One of Yamaha’s main design thrusts was to increase air intake volume while reducing power losses. The airbox on the new R1 is a voluminous 10.5 liters, 23 percent larger than the previous box. Yamaha’s Chip Controlled Injection, with long and short funnels electronically activated for optimum power output and torque, remains in use, while new two-directional, 12-hole injectors spray fuel at the back of the larger intake valves.
Valentino Rossi introduces the 2015 Yamaha YZF-R1 at EICMAWHAT DOES THE DOCTOR SAY?
Valentino Rossi evidently played a role in the development of the new 2015 R1. He said he wanted the bike to have the agility of his M1 race machine, but, at the same, be more comfortable to ride and have a “better feel” over the front end. He also worked with the R1’s new electronics, which feature, among other things, lean-sensitive traction control, slide control, and ABS, plus various power modes, a quickshifter, wheelie control and launch control. “All of the electronics in MotoGP have improved a lot,” said Rossi, a nine-time world champion. Electronics now work in a very natural way. It’s like normal riding, but easier.”
With cast magnesium wheels, lightweight LED lights, and a titanium 4-2-1 exhaust, the new 2015 Yamaha YZF-R1 tips the scales at a claimed 439 lb., in fully wet, ready to ride form. Its wheelbase is down by almost 0.4 inch, and its swingarm has been reduced in length by 0.5 inch.
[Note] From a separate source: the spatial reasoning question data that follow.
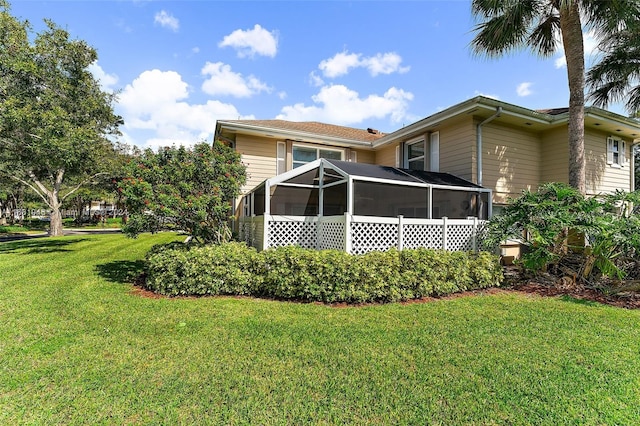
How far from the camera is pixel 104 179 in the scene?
23438mm

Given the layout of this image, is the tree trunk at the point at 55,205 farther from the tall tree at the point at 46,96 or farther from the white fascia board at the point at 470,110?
the white fascia board at the point at 470,110

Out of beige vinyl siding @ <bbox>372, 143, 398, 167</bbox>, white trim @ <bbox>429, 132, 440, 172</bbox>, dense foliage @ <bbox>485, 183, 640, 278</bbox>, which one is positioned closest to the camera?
dense foliage @ <bbox>485, 183, 640, 278</bbox>

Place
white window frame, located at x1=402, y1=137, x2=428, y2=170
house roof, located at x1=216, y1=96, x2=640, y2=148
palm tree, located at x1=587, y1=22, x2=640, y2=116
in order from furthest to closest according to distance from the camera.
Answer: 1. white window frame, located at x1=402, y1=137, x2=428, y2=170
2. palm tree, located at x1=587, y1=22, x2=640, y2=116
3. house roof, located at x1=216, y1=96, x2=640, y2=148

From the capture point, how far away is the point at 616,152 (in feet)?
40.1

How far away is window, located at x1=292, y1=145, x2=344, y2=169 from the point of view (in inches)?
472

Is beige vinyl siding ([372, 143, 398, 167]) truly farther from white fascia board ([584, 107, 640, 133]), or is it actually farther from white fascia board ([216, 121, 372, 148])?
white fascia board ([584, 107, 640, 133])

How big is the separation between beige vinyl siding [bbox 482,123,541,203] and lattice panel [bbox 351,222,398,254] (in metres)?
4.66

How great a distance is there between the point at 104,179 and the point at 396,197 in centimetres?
2389

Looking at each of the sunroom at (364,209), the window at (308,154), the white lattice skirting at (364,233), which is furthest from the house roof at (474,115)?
the white lattice skirting at (364,233)

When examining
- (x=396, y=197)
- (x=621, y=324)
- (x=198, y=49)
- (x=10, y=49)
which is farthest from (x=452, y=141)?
(x=10, y=49)

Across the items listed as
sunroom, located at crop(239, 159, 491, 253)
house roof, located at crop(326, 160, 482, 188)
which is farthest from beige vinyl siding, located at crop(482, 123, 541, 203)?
sunroom, located at crop(239, 159, 491, 253)

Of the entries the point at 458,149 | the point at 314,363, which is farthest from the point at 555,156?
the point at 314,363

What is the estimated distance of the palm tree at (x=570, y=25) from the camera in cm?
808

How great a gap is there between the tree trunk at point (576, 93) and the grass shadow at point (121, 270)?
11.9 meters
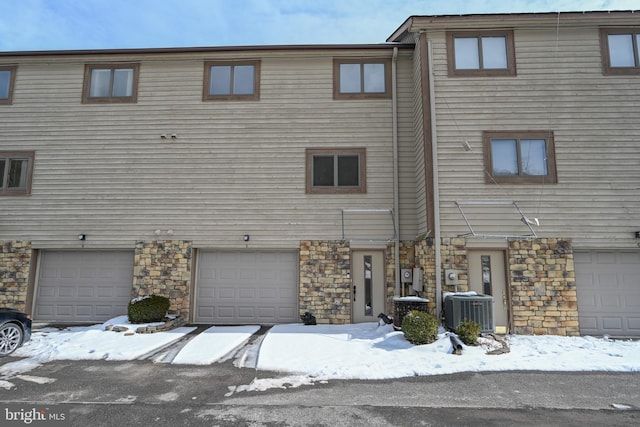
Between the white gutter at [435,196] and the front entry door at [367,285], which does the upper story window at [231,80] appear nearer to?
the white gutter at [435,196]

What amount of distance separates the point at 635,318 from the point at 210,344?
10.3m

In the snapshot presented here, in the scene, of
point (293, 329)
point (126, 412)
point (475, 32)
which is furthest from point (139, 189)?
point (475, 32)

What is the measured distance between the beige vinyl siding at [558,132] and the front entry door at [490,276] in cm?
69

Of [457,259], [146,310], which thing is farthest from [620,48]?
[146,310]

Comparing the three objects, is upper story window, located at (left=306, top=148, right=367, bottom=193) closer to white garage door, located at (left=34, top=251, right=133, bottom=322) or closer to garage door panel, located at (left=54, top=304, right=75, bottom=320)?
white garage door, located at (left=34, top=251, right=133, bottom=322)

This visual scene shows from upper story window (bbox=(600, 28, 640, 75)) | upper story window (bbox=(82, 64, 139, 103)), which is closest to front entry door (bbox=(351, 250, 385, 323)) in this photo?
upper story window (bbox=(600, 28, 640, 75))

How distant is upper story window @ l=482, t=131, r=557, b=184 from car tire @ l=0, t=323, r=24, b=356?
1119 cm

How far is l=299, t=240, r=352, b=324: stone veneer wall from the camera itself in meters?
10.7

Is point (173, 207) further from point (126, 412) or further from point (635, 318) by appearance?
point (635, 318)

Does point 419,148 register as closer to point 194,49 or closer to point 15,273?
point 194,49

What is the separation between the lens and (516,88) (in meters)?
10.4

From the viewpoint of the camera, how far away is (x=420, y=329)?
7875 mm

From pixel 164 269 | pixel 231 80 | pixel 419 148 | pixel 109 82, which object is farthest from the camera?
pixel 109 82

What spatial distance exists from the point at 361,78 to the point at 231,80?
399 cm
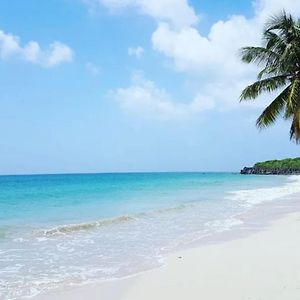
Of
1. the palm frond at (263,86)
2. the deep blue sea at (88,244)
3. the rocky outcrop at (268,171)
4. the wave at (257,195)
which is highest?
the palm frond at (263,86)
Rake and fork offset are unchanged, and an inverted 43mm fork is complemented by a link-type single-shock rear.
2015 Yamaha YZF-R1 rear view from EICMA motorcycle show
Also notable: The 2015 R1 is the first Yamaha supersport model with ABS and Unified Braking. With the latter, the operation of the front brake generates a corresponding brake force at the rear. And when the rider operates both the front and rear brakes, UBS controls the balance applied to each brake. The only time UBS has no control is when only the rear brake is used.
LED headlights reside in the leading edges of the side cowling, not in the center of the fairing, which gives the new 2015 R1 has a race-ready look. This is backed up with an exceptionally strong technical package should keep this Yamaha busy on weekends at racetrack and on roads around the world.

2015 Yamaha YZF-R1M at EICMA motorcycle showSPECIAL-EDITION: THE YAMAHA YZF-R1M
Near the end of the Yamaha press conference in Milan, we were in for a surprise treat: The R1M, a limited-edition R1 for riders or professional teams who plan to go racing, essentially a homologation special in the spirit of the YZF-R7 of 1999. To that end, this special R1M has Electronic Racing Suspension (ERS) from Öhlins, carbon-fiber bodywork, a Communication Control Unit (a data logger) and stickier Bridgestones. Price: $21,990. Fewer than 500 will be built.